Convert every line of the records below into a JSON list of strings, one string per line, leaving out blank lines.

- [GIVEN RECORDS]:
-- START --

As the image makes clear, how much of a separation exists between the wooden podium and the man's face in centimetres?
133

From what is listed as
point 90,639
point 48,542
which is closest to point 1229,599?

-- END --

- [IN RESPONSE]:
[
  "As the image makes clear, how much of a separation exists between the wooden podium and the man's face in centimetres?",
  "133",
  "From what is listed as",
  "point 90,639",
  "point 48,542",
  "which is closest to point 1229,599?"
]